Competing in the Augusta 70.3 Ironman last year was a blast and I was eager to sign up this year. However, this past year has been an extremely busy one. In December of last year, I joined a new company based in Brussels, Belgium leading Technology Partnerships. It has been an absolute great and wonderful experience! However, the role has had me on the road nearly every week of each month. This is not ideal for training for an Ironman or any triathlon distance for that matter.
Being a "glass half-full" type of person, I looked at it from the standpoint of professional fulfillment. This doesn't mean I haven't recognized or felt the gaps in the joy I have for training and preparing for a long-distance triathlon but rather another important aspect of my life is being fulfilled. One of the other downsides to massive travel, is the weight gain associated with eating out along with missing workout after workout. I would mix in a run here and run there and do my best to eat healthy but nothing consistent. All the while, I could hear Augusta's siren call pulling towards it and simultaneously feeling helpless to prepare for it.

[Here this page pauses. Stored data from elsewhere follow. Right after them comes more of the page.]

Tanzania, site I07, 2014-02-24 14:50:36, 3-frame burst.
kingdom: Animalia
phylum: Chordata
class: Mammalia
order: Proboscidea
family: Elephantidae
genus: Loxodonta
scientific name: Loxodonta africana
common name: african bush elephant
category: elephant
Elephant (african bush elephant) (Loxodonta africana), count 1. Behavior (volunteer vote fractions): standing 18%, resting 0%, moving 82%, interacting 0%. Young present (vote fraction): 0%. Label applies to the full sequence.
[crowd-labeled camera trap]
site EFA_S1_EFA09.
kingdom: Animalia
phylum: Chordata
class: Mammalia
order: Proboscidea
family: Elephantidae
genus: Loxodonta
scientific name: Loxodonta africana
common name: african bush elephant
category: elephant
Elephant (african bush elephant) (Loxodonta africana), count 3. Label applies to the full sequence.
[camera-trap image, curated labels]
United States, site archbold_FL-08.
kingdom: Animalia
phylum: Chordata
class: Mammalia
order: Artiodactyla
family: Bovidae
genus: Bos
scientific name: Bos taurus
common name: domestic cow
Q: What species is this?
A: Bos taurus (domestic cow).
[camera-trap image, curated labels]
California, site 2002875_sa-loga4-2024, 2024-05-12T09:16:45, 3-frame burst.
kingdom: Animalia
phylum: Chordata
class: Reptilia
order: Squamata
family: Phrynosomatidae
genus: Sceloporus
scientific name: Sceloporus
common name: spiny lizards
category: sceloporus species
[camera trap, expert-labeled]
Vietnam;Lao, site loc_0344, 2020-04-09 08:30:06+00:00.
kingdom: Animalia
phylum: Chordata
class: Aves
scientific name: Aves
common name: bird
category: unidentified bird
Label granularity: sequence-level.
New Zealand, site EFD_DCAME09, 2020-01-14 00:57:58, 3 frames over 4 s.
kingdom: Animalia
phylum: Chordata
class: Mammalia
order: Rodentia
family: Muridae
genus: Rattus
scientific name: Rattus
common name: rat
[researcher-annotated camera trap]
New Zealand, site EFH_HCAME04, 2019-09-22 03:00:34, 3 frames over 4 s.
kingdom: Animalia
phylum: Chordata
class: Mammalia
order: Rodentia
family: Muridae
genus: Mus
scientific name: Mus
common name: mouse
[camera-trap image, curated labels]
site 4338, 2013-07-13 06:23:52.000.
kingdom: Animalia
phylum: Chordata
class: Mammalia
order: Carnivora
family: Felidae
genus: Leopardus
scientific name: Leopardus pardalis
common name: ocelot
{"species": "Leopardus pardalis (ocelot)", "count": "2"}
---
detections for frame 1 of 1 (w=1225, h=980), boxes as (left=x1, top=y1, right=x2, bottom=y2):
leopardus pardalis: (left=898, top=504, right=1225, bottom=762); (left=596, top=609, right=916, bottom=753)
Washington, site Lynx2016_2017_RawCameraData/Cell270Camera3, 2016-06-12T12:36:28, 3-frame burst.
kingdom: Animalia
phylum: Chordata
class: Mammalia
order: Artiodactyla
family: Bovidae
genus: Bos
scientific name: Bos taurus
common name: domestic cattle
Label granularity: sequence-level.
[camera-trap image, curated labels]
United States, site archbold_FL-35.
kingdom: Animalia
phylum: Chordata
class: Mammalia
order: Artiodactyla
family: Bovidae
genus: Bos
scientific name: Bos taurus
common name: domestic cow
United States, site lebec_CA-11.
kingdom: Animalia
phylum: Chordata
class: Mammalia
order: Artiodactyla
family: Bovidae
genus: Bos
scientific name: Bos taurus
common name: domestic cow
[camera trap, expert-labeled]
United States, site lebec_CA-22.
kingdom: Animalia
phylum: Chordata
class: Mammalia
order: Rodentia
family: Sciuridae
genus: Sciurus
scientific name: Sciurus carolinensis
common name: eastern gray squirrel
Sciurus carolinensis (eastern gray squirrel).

Fast forward to Sunday, July 1st and there it was...a Facebook post from the folks at Augusta indicating that only 10% of the slots were still available. It was as if I awoke from a dream. The hypnotic trance of travel was broken! Without hesitation, I signed up for the race. I didn't think or care or have a plan. I just acted! Then the realization hit me...what the Hell Stephen? The race is 83 days away and you normally need 27 weeks at a minimum.
For the first time in my life, I didn't panic. Rather, I embraced the challenge and decided to level set expectations. Will I be as fast as last year? Probably not. Will I be ready in 83 days? Hell YES! I'm not a "spring chicken" any more and I recognize that. However, its not really the race I enjoy most but rather it is the journey to the race. I love being outdoors in the water, on my bike, and on a run. While I might complain, I enjoy being beat to heck and seeing the positive transformation of my physique.
It is safe to say, I probably will not be at my athletic best come September 23rd but I will be at my peak both mentally and spiritually. As with all races, I will carry the strong voice of my late good friend Bill "Fred" Haecker saying "Come on Stevo!" There is nothing better than hearing his voice motivate me to continue on and never quit. As you may have read in previous post, Fred was a "mans-man!" He embodied the "I will never quit" attitude and I hope I can carry that fire throughout the rest of my life. I also motivate myself by remembering a couple of key Navy Seal sayings of "Get comfortable being uncomfortable" and "Embrace the pain". These mantras ring true in long-distance triathlon because there is no race that doesn't include being uncomfortable or painful.
Unlike last years race where I enjoyed the camaraderie of having two buddies compete with me, this year will be a journey alone. This is when the focus and perseverance must overcome the adversity and pain. This journey started July 1st on a whim but will explode in a firey bang come Sunday, September 23rd.